Было бы несправедливо упрекать римлян I века за то, что они не действовали таким образом. Между Римской империей и ортодоксальным иудаизмом существовал абсолютный антагонизм. Дерзкими, агрессивными, задирчивыми чаще всего были сами евреи. Идея общего права, которую римляне приносили с собой в зародыше, была антипатична строгим последователям Торы. Их духовные требования находились в полном противоречии с чисто человеческим обществом, без всякой примеси теократии, каким было римское. Рим основывал Государство; иудейство основывало Церковь. Рим создавал правительство светское, рациональное; евреи учреждали царство Божие.
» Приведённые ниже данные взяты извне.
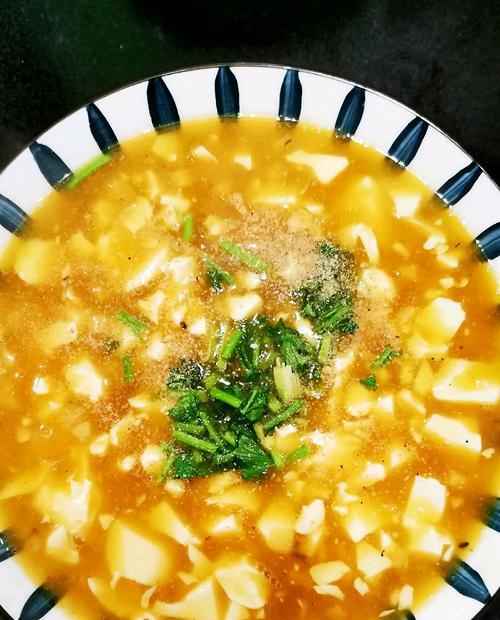 教你家常版蟹黄烧豆腐的制作方法（美味可口的家常菜）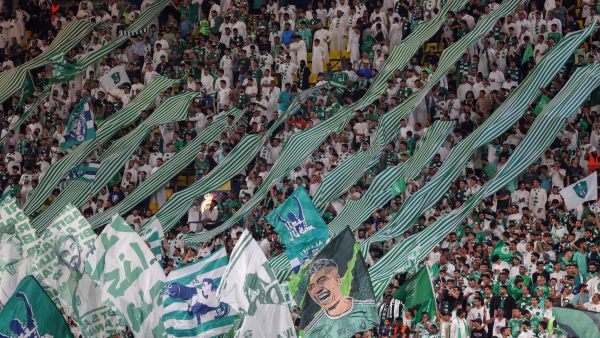 Ahli's supporters lift banners during the Saudi Pro League football match between Al-Nassr and Al-Ahli at the King Saud University Stadium in Riyadh, on September 22, 2023. (Photo by Fayez Nureldine / AFP)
Неизбежна была борьба между этой узкой, но плодотворной теократией и самым абсолютистским светским Государством, какое когда-либо существовало. У евреев был свой закон, основанный на совершенно иных началах, нежели римское право, и по существу с этим правом непримиримый. Прежде чем они не были жестоко обузданы, евреи не могли удовлетвориться обыкновенной терпимостью, так как они были убеждены, что им принадлежат словеса вечности, тайна конституции праведного града. Они были в таком же положении, как современные мусульмане в Алжире. Наше общество, при всем своем бесконечном превосходстве, внушает им только отвращение. Их богооткровенный закон, гражданский и религиозный в одно и то же время, наполняет их гордостью и делает их неспособными к усвоению философского законодательства, основанного на простом изучении взаимных отношений между людьми. Прибавьте к этому глубокое невежество, которое препятствует фанатическим сектам отдавать себе отчет относительно сил цивилизованного мира и ослепляет их в отношении исхода той войны, в которую они легкомысленно вступают.